Johnson se disculpó en la Cámara de los Comunes el miércoles por asistir a una fiesta de «trae tu propia bebida» en el jardín de la oficina y residencia del primer ministro en Downing Street en mayo de 2020. Un asesor principal del primer ministro invitó a unos 100 empleados a la lo que se anunció como un evento de «bebidas socialmente distanciadas».

En ese momento, la ley prohibía a los británicos reunirse con más de una persona fuera de su hogar como parte de las medidas para contener la propagación del coronavirus. Millones han sido aislados de familiares y amigos e incluso se les ha impedido visitar a familiares moribundos en los hospitales.

Johnson dijo que entendía la «ira» del público, pero admitió que no había cometido ningún delito y dijo que veía la reunión como un evento de trabajo para agradecer al personal por sus esfuerzos durante la pandemia.

Johnson pasó el jueves en Downing Street. Una visita planificada a un centro de vacunación contra el coronavirus se canceló después de que un miembro de la familia dio positivo por el coronavirus, dijo la oficina del primer ministro.

El ministro de Irlanda del Norte, Brandon Lewis, dijo que la disculpa de Johnson fue «muy, muy sincera», pero agregó que el primer ministro no creía que hubiera hecho nada malo.

«El primer ministro ha declarado que no cree que haya hecho nada fuera de las reglas», dijo Lewis a Sky News. «Si miras lo que revela la investigación, las personas pueden formarse sus propias opiniones en ese momento».

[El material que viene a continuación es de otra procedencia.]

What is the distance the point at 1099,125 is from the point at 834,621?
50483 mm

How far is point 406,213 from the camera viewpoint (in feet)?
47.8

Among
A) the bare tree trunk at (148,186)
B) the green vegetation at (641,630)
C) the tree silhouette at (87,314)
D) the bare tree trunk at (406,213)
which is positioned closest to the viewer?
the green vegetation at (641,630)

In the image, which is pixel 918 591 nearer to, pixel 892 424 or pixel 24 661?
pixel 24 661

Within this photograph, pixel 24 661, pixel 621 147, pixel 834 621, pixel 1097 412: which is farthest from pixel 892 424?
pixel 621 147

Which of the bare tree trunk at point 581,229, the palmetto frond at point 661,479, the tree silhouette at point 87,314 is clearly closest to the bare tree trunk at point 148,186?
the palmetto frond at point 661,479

Gray no tiene el poder de castigar a los oficiales, y Johnson no dijo qué haría si ella descubriera que él tuvo la culpa.

La secretaria de Estado Liz Truss, a menudo citada como posible sucesora de Johnson, tuiteó: «Apoyo al primer ministro al 100% mientras hace avanzar a nuestro país».

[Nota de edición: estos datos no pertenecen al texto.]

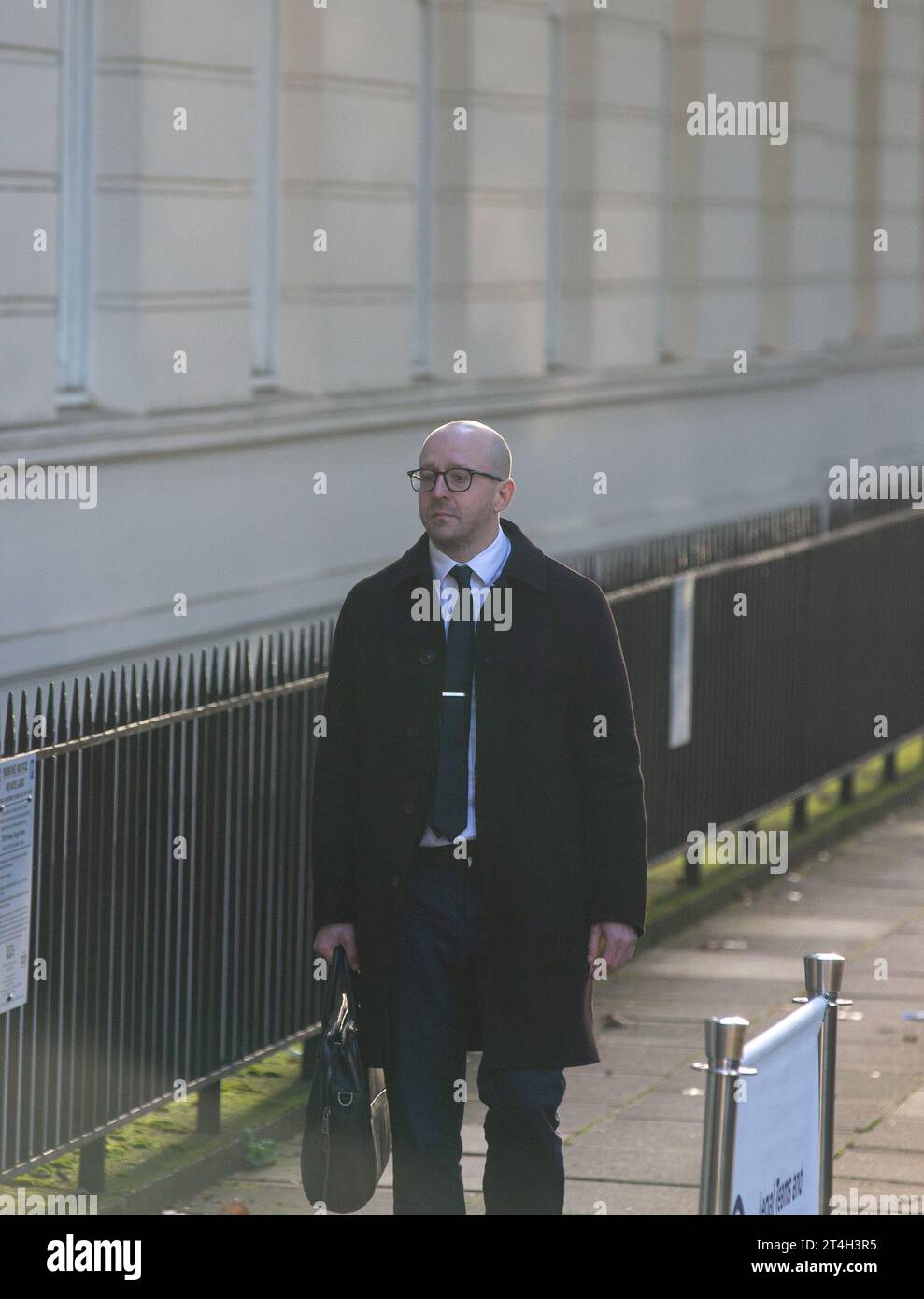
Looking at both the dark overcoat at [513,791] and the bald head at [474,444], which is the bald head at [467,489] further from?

El director financiero Rishi Sunak, otro posible rival por el primer puesto, fue más cauteloso. Tuiteó: “El primer ministro hizo bien en disculparse y apoyo su pedido de paciencia mientras Sue Gray lleva a cabo su investigación.” Sunak estuvo notablemente ausente durante la declaración de Johnson en la Cámara de los Comunes el miércoles; estaba a 320 kilómetros (200 millas) de distancia en una visita al suroeste de Inglaterra.

Los políticos de la oposición dicen que Johnson debería renunciar porque asistió a la fiesta y previamente negó haber infringido las reglas.

Muchos conservadores temen que el escándalo «Partygate» pueda convertirse en un punto de inflexión para un líder que ha capeado una serie de otras tormentas sobre sus gastos y juicio moral.

Algunos se han sumado a los llamados de la oposición para que Johnson renuncie. Douglas Ross, líder del Partido Conservador en Escocia, dijo que la posición de Johnson «ya no era sostenible». El legislador Roger Gale llamó al primer ministro un «muerto viviente».

Si no renuncia, Johnson podría ser expulsado en una moción de censura entre los legisladores del partido, que se desencadenaría si el 15% de los legisladores conservadores escriben cartas solicitándolo. No está claro cuántas cartas ya se han enviado.

La portavoz de Asuntos Internos del Partido Laborista, Lisa Nandy, dijo que la policía, y no solo un oficial, debería investigar.

«Es extraño que la policía no haya iniciado una investigación más completa dada la cantidad de pruebas que hay sobre lo que está pasando en Downing Street», dijo.

Nandy dijo que había una ira pública «inmensa» por las revelaciones del partido.

«Según lo que veo en mi bandeja de entrada esta mañana, no creo que el primer ministro deba confiar en que sobrevivirá a esto», dijo.

Muchos conservadores esperaron a ver cómo se desarrollaba la respuesta a la crisis en los próximos días.

El legislador conservador Philip Dunne dijo que las acusaciones eran «muy serias».

«Creo que el primer ministro tenía razón al disculparse ayer y creo que es correcto que esperemos y veamos qué revela la investigación de Sue Gray», dijo a Times Radio. «La gente entonces tendrá que asumir las consecuencias de lo que suceda».